* **Tareas propuestas**:
1: ¿Concuerdan con el fragmento las afirmaciones (a), (b) y (c)? Responde sí o no a cada una y cita literalmente las palabras del fragmento que lo deciden. (a) La conversación se llevó a cabo enteramente a distancia, por correo electrónico. (b) Cyclone se publicó en Francia en 1999. (c) Frédéric-Yves Jeannet vive en Francia.
2: Actualiza el fragmento desde "El diálogo, como" hasta "propio del correo electrónico.", ambos incluidos, sustituyendo "diálogo" por "coloquio".

El diálogo, como otros géneros tildados de «menores», me ha parecido siempre muy útil para revelar, bajo los efectos de un estímulo exterior, lo que en la obra interrogada queda a menudo implícito; muy útil para abrir así nuevas ventanas en ella. En el mejor de los casos, esta forma puede llevar incluso a caminos alternativos que la obra misma no ha atravesado. De ahí este proyecto que viene de antiguo, al que Annie Ernaux se ha prestado amablemente, con rigor y cordialidad: se trata, pues, de una conversación, en singular, pues sus diferentes fases han ido encadenándose hasta formar, a lo largo de un año, un solo cuestionamiento dialógico, realizado enteramente a distancia, entre nuestros polos y continentes respectivos, según el ritmo propio del correo electrónico.
F.-Y. J., 28 de junio de 2002
Desde hace seis años, mantenemos Frédéric-Yves Jeannet —que vive en los Estados Unidos— y yo una correspondencia a la vez fiel y espaciada. En su libro Cyclone, publicado en Francia en 1997, reconocí el compromiso absoluto de un escritor con una búsqueda cuyo objeto, la herida siempre abierta, aparece y huye sin cesar, así como toda la belleza de una escritura que retoma y mezcla los mismos motivos, lugares y escenas, en una sinfonía suntuosa y desgarradora. Los siguientes, Charité y, recientemente, La Lumière naturelle, muestran la prosecución de esta empresa singular, sin concesiones. El año pasado, con ocasión de un desplazamiento a Francia, Frédéric-Yves Jeannet me preguntó si aceptaría que tuviéramos una conversación sobre cuestiones de escritura y sobre mis libros, a través, si no tenía inconveniente, del correo electrónico. Sería algo muy libre, sin duración definida ni finalidad precisa. Esa ausencia de condicionantes, esa incertidumbre, incluso, sobre su designio y la forma enteramente escrita del intercambio me tentaron. Por encima de todo, yo sabía que, por su manera de vivir la escritura, Frédéric-Yves Jeannet sería un interlocutor profundamente implicado. Hasta las diferencias en la forma de abordar nuestros respectivos proyectos me parecieron una suerte, una especie de garantía. En la distancia y en la divergencia de los puntos de vista me sentiría a la vez más libre y resuelta a explicitar mi proceso escritural.

* **Información mostrada**:
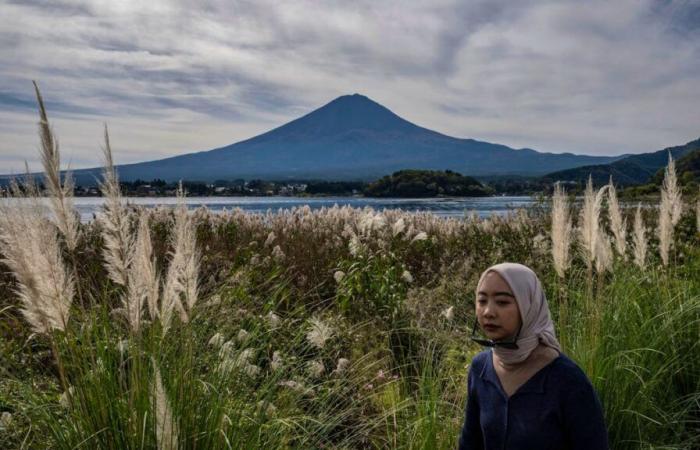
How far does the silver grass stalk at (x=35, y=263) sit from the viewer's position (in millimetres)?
2480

* **Soluciones del ejercicio**:
1:
(a) Sí: «realizado enteramente a distancia, entre nuestros polos y continentes respectivos, según el ritmo propio del correo electrónico».
(b) No: «publicado en Francia en 1997».
(c) No: «que vive en los Estados Unidos».

2:
El coloquio, como otros géneros tildados de «menores», me ha parecido siempre muy útil para revelar, bajo los efectos de un estímulo exterior, lo que en la obra interrogada queda a menudo implícito; muy útil para abrir así nuevas ventanas en ella. En el mejor de los casos, esta forma puede llevar incluso a caminos alternativos que la obra misma no ha atravesado. De ahí este proyecto que viene de antiguo, al que Annie Ernaux se ha prestado amablemente, con rigor y cordialidad: se trata, pues, de una conversación, en singular, pues sus diferentes fases han ido encadenándose hasta formar, a lo largo de un año, un solo cuestionamiento dialógico, realizado enteramente a distancia, entre nuestros polos y continentes respectivos, según el ritmo propio del correo electrónico.